Transcribe all of the material below word for word and leave out its pictures.

** begin **

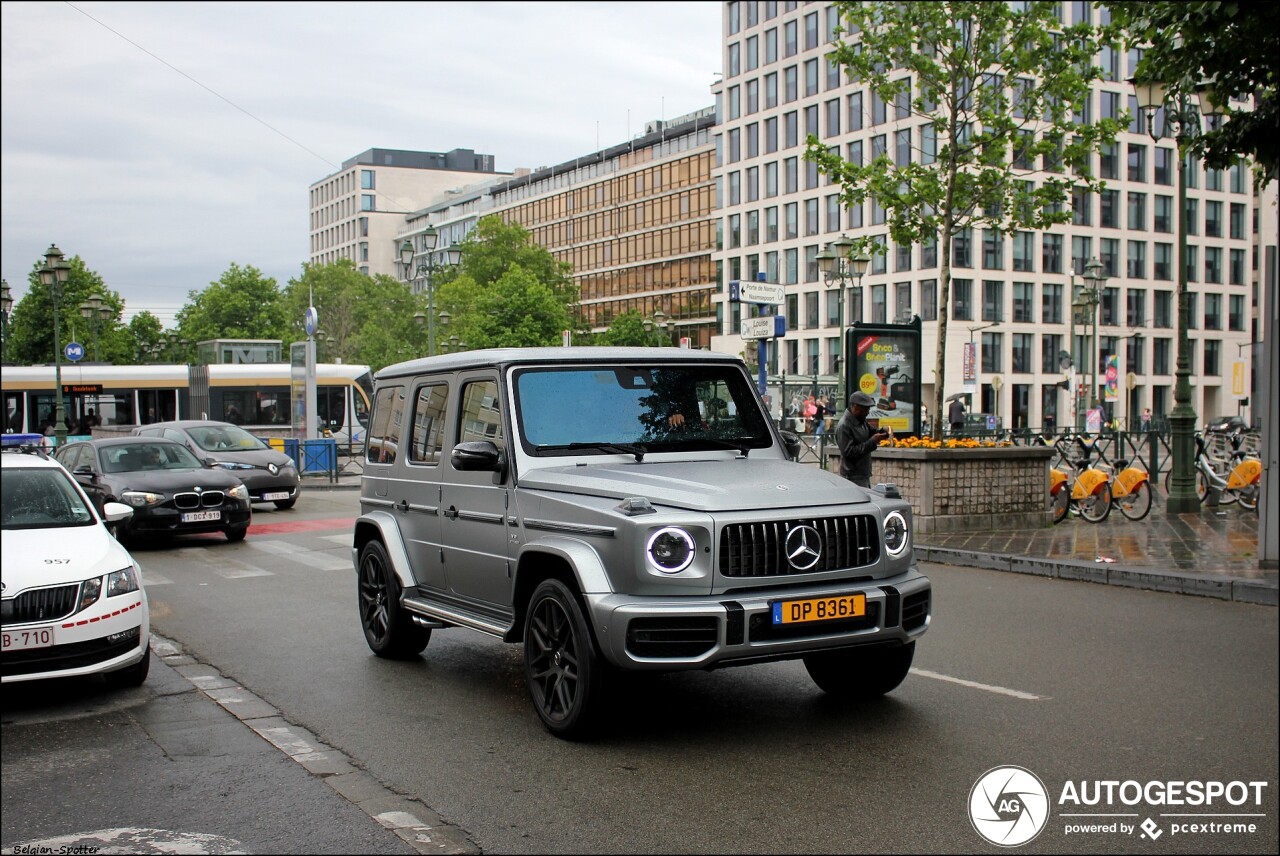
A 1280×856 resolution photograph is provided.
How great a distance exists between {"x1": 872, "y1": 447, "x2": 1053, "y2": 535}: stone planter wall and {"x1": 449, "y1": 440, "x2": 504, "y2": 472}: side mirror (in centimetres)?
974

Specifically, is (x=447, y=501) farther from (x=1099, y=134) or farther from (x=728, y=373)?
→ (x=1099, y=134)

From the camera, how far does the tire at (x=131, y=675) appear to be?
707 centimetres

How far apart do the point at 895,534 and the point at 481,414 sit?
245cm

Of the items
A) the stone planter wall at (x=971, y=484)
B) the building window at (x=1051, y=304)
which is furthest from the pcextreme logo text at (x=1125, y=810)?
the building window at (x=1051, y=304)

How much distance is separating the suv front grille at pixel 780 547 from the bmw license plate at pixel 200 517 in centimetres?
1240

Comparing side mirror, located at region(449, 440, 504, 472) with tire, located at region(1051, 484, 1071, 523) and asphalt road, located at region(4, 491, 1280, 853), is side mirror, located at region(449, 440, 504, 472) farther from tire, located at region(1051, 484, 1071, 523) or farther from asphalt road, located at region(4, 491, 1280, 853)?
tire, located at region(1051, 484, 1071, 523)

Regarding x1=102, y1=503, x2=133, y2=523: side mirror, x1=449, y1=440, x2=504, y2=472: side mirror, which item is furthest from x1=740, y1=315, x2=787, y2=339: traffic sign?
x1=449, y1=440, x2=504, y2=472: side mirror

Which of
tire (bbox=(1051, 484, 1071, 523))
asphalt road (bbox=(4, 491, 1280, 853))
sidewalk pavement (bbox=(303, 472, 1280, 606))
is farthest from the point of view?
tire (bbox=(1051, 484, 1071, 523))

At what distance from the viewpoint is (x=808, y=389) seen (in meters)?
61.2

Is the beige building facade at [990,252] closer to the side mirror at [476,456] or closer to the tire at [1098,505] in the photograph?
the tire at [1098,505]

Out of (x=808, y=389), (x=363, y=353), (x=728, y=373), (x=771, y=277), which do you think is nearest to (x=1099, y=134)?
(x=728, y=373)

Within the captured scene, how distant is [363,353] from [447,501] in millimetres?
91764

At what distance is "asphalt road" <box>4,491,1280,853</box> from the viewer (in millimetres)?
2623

** end **

» **Solution to the problem**:
A 1280×856 resolution photograph is provided.
How great a distance exists between {"x1": 872, "y1": 447, "x2": 1053, "y2": 535}: stone planter wall and {"x1": 449, "y1": 440, "x2": 504, "y2": 472}: side mirror (in centimetres)?
974

Specifically, is (x=447, y=501) farther from (x=1099, y=134) or farther from (x=728, y=373)?
→ (x=1099, y=134)

From the camera, how far does the tire at (x=131, y=675) appear to be?
707 centimetres

How far apart do the point at 895,534 and the point at 481,414 sit?
245cm

Of the items
A) the stone planter wall at (x=971, y=484)
B) the building window at (x=1051, y=304)
which is furthest from the pcextreme logo text at (x=1125, y=810)?
the building window at (x=1051, y=304)

How much distance is separating the suv front grille at pixel 780 547 from the bmw license plate at pixel 200 517 in centimetres?
1240

Comparing side mirror, located at region(449, 440, 504, 472) with tire, located at region(1051, 484, 1071, 523) and asphalt road, located at region(4, 491, 1280, 853), is side mirror, located at region(449, 440, 504, 472) farther from tire, located at region(1051, 484, 1071, 523) or farther from asphalt road, located at region(4, 491, 1280, 853)?
tire, located at region(1051, 484, 1071, 523)

Regarding x1=102, y1=503, x2=133, y2=523: side mirror, x1=449, y1=440, x2=504, y2=472: side mirror, which item is furthest from x1=740, y1=315, x2=787, y2=339: traffic sign?
x1=449, y1=440, x2=504, y2=472: side mirror

Which of
tire (bbox=(1051, 484, 1071, 523))
asphalt road (bbox=(4, 491, 1280, 853))
sidewalk pavement (bbox=(303, 472, 1280, 606))
is farthest from the point of view?
tire (bbox=(1051, 484, 1071, 523))

At what distance from the viewpoint is (x=808, y=389) seen (in meters)?
61.2

Is the beige building facade at [990,252] closer to the side mirror at [476,456] or closer to the tire at [1098,505] in the photograph?
the tire at [1098,505]

Out of (x=808, y=389), (x=363, y=353), (x=728, y=373), (x=771, y=277), which do you think is nearest to (x=1099, y=134)?
(x=728, y=373)

Within the captured scene, how distant is [363,353] from [447,501] in millimetres?
91764

At what distance is "asphalt road" <box>4,491,1280,853</box> from the viewer (in millimetres)?
2623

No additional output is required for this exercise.